刘建明刚回到办公室,语气里透着一股劫后余生的庆幸,顺便点拨了一下同僚:
“老李啊,你可是来晚了。”
“我跟你透个底,经发局那个姓耿的,根本不按常理出牌。早上我们几个局长在那儿,人家连眼皮都不抬一下。”
刘建明压低声音,传授着通关秘籍:
“还是财政局的老赵会来事。看人家抽大重九,二话不说,直接让司机跑了两条街,买了两条大重九送上去。人家这才松了口,顺顺当当地把章给盖了。”
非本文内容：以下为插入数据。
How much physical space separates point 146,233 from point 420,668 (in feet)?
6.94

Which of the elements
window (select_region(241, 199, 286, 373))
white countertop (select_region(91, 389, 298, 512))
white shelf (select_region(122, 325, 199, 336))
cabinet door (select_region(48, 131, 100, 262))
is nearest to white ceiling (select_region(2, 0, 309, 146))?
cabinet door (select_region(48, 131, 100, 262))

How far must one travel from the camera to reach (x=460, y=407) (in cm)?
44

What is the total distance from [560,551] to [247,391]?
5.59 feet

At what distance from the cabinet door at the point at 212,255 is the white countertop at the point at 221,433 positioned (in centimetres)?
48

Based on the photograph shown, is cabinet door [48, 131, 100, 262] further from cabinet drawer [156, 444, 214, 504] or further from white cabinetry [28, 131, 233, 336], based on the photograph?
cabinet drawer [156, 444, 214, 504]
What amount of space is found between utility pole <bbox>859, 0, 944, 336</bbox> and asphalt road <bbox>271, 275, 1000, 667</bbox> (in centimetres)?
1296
“老李,你要是想办成事,别空着手去。花点小钱免灾吧,总比回去被孙县长扒了皮强。”
挂断电话。
李璞倒吸了一口凉气。
大重九?!
那玩意儿一条可是得一千块啊!两条下去,自己一个月一千块钱出头的工资,两个月就白干了!
李璞的心在滴血。
但他看了看经发局的办公楼,咬了咬牙。舍不得孩子套不着狼,为了那顶正科级局长的乌纱帽,这血,必须得放!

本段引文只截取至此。